Bahan Makanan

Potensi Rempah-rempah, Kunyit, Temulawak, dan Jahe Sebagai Anti-Viral

Kunyit, Temulawak, dan Jahe merupakan tanaman obat tradisional asli Indonesia, yang dapat berfungsi sebagai antivirus.

  1. 0 Komentar
  2. 3 Dibagikan
Rempah, pala, cengkih, minyak astiri dan rimpang lainnya.

Saat ini Indonesia, bahkan hampir seluruh dunia sedang menghadapi wabah Covid-19 atau sering disebut dengan corona. Virus yang menyerang saluran pernapasan ini, diketahui belum ada vaksin maupun obatnya.

Menjaga Daya Tahan Tubuh Dengan Rimpang

Selagi vaksin untuk virus corona ini dibuat, salah satu solusi untuk mencegah terpaparnya tubuh dari virus ini, yakni dengan menjaga daya tahan tubuh. Jika daya tahan tubuh baik, maka tubuh mampu menangkal paparan virus yang akan atau sudah masuk ke dalam tubuh. Ada beberapa jenis tanaman tradisional asli nusatara yang diketahui efektif sebagai penambah daya tahan tubuh.

Hasil riset baru-baru ini terkait virus corona yang dikemukakan oleh peneliti dari Universitas Airlangga (UNAIR) Chaerul Anwar Nidom, Guru Besar Biologi Molekuler, menyatakan bahwa salah satu cara untuk mencegah terpaparnya tubuh dari virus corona ini maupun virus lainnya yakni dengan konsumsi jenis rimpang tertentu.

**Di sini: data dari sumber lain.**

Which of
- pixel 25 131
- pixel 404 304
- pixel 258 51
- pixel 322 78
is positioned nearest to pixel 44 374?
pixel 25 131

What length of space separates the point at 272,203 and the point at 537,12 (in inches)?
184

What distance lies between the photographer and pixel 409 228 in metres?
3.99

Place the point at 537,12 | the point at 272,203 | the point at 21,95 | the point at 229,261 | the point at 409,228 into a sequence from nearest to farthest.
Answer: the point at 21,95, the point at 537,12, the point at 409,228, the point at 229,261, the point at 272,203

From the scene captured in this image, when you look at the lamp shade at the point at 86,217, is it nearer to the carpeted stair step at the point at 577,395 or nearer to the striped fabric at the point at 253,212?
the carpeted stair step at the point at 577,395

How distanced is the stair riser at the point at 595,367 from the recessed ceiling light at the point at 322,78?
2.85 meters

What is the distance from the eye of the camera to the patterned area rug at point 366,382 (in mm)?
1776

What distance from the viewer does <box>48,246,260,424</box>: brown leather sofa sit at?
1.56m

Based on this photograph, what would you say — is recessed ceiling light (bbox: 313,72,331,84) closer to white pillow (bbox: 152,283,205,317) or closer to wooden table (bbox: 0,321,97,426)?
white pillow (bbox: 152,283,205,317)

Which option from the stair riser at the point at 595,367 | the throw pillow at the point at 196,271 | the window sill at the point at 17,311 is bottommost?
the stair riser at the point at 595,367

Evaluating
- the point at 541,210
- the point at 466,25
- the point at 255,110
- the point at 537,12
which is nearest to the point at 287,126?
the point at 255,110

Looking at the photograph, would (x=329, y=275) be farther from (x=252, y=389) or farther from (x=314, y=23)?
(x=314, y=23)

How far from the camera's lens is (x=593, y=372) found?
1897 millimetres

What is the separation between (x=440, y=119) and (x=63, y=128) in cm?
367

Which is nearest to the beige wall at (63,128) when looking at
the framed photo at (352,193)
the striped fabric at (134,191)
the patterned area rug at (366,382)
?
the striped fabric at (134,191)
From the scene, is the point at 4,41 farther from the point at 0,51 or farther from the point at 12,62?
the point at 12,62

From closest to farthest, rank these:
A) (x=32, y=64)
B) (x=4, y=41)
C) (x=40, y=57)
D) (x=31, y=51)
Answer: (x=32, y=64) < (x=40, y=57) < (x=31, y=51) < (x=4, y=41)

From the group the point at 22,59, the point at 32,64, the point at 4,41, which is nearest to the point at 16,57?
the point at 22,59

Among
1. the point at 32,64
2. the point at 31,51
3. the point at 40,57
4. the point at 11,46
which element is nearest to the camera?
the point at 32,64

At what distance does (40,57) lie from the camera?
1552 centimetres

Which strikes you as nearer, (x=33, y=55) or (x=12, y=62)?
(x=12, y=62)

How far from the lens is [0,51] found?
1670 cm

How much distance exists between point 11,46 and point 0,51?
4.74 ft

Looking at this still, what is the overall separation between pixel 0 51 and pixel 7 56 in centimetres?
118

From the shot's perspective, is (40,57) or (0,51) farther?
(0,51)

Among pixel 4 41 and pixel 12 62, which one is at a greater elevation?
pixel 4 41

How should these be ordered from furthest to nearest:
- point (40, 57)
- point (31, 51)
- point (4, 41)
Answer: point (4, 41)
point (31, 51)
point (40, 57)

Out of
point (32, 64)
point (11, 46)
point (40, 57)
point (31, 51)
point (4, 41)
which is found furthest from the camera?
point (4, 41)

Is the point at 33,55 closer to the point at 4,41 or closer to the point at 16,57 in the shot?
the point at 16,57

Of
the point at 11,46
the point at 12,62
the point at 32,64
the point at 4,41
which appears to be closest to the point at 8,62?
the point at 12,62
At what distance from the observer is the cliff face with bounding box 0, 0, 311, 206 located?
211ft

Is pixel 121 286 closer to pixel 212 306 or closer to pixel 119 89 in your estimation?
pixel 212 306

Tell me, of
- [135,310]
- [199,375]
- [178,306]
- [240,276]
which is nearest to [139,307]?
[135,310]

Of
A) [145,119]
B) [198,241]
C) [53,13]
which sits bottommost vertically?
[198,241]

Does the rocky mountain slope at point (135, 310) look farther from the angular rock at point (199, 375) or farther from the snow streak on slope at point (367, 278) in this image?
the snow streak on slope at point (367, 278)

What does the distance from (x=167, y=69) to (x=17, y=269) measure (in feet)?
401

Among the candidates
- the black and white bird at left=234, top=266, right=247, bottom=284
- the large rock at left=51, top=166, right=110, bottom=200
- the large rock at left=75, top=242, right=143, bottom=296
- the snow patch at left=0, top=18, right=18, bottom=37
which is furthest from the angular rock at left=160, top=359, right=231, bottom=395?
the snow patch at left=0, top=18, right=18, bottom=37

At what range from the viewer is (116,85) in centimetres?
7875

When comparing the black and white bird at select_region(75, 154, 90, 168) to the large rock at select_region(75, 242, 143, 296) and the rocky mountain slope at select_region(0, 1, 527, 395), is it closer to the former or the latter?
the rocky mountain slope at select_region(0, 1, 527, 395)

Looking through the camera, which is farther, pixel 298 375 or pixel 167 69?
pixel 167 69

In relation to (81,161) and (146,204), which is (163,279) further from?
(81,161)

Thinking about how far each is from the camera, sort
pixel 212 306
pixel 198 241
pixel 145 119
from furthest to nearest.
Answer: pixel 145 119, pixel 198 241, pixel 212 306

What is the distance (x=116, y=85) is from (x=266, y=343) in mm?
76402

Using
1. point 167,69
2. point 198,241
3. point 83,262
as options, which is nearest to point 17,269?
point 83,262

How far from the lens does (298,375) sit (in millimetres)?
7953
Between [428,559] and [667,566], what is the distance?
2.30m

Beberapa hasil riset peneliti tersebut sebelumnya, tanaman rimpang  yang mengandung zat kurkumin diketahui dapat meningkatkan daya tahan tubuh, sehinga mampu mengatasi infeksi berbagai virus yang menyerang organ paru-paru manusia, seperti virus flu burung.

Khasiat Kunyit, Temulawak, dan Jahe 

Seperti diketahui bersama bahwa tanaman rimpang yang mengandung kurkumin, yang mampu meningkatkan daya tahan tubuh itu, dapat cukup mudah  ditemukan karena biasa dimanfaatkan untuk bumbu masakan sekaligus baik untuk kesehatan tubuh.

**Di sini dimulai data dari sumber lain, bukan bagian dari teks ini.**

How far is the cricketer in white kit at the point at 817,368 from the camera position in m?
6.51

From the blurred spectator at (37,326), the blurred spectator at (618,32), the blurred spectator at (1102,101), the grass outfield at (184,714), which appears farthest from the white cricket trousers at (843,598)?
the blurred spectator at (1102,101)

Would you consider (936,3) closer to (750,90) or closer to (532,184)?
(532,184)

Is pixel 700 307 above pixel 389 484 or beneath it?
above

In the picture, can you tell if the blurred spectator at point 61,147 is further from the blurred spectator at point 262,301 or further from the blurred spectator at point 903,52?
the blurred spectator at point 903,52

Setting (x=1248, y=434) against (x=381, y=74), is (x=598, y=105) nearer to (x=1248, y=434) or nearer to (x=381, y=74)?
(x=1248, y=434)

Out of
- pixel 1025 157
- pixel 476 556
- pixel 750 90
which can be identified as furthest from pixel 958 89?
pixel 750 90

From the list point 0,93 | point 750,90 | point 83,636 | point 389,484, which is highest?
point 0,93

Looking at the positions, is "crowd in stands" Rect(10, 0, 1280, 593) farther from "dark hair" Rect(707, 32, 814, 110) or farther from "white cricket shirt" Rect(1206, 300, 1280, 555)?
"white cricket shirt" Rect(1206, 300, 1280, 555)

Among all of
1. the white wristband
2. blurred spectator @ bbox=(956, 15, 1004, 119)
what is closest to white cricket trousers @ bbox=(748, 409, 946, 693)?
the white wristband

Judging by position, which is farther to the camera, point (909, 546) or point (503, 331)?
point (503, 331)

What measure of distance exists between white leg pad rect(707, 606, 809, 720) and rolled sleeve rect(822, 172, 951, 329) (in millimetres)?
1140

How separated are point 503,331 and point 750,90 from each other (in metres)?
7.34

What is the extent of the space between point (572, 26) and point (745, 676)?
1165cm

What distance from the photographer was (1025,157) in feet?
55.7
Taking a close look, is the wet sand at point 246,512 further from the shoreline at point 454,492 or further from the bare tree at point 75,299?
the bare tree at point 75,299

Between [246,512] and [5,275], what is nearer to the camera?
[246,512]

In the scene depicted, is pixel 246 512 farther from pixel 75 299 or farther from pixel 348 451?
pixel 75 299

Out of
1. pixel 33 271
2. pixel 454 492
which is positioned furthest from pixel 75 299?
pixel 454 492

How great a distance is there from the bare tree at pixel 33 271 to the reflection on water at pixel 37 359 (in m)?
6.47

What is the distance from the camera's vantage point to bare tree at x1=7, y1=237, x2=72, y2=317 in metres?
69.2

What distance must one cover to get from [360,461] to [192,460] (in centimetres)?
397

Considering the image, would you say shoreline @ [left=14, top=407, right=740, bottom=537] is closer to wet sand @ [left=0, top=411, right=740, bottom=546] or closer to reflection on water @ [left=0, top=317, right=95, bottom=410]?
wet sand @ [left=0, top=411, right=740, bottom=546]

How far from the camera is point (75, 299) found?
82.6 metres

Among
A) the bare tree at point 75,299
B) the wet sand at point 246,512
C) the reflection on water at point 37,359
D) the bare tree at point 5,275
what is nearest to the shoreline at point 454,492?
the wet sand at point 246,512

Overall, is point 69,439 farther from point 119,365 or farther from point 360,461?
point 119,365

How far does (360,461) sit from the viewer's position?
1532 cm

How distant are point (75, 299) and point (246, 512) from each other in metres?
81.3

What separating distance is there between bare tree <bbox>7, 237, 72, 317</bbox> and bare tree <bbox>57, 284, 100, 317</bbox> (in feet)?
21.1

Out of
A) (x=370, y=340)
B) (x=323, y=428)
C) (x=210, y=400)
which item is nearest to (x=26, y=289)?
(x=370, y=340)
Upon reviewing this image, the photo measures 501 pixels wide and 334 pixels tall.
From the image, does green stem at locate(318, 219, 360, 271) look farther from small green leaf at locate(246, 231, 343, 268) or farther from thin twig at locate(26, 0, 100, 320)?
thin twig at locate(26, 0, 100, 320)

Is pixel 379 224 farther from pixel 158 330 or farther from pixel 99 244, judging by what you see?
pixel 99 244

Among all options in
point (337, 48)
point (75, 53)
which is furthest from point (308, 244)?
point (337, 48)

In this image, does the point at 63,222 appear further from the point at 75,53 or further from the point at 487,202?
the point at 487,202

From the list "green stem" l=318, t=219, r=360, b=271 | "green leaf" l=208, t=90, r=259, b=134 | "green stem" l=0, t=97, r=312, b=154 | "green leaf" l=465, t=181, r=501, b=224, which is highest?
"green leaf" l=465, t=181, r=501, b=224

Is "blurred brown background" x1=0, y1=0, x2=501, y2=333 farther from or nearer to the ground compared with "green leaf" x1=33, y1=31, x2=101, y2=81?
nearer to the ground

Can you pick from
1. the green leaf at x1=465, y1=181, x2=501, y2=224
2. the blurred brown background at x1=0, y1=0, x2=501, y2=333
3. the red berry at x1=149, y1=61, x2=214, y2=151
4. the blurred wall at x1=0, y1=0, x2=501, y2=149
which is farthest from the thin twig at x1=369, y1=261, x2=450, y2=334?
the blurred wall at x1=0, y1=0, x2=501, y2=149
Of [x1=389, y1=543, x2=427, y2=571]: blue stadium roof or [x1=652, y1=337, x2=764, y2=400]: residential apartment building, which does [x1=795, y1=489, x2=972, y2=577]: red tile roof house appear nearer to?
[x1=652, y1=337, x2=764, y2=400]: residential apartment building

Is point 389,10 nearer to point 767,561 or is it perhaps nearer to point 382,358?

Beberapa tanaman rimpang yang diketahui dapat meningkatkan daya tahan tubuh manusia diantaranya, yaitu:

1. Kunyit (Curcuma domestica)

  • Merupakan tanaman asli Asia Tenggara atau Asia Selatan
  • Beberapa produsen rimpang kunyit adalah India, Bangladesh, Jamaica, Sr Langka, Taiwan, RRC, Burma, Indonesia, Peru, dan Haiti.
  • Rimpang kunyit memiliki kandungan yang diketahui memberikan efek immunomodulator, yakni senyawa yang dapat berfungsi sebagai peningkat sistem imun atau daya tahan tubuh.
  • Rimpang kunyit merupakan salah satu jenis obat tradisional penting karena mengandung minyak atsiri 2-5% (turmerone, zingiberene, phellandrene, sesquiterpen alkohol, dan borneol), pati 45-55%, protein (8%), kurkumin (pewarna kuning) 10%, desmetoksikurkumin, bidesmetoksi kurkumin, tanin, resin, vitamin C, dan mineral seperti besi, fosfor, dan kalsium.
  • Kunyit diakui membawa banyak manfaat pada tubuh, diantaranya ramuan anti peradanagan tubuh, mengobati asam lambung, mengurangi produksi gas pada pencernaan, meredakan sakit perut akibat irritable bowel syndrom, mengurangi mual, dan meredakan diare.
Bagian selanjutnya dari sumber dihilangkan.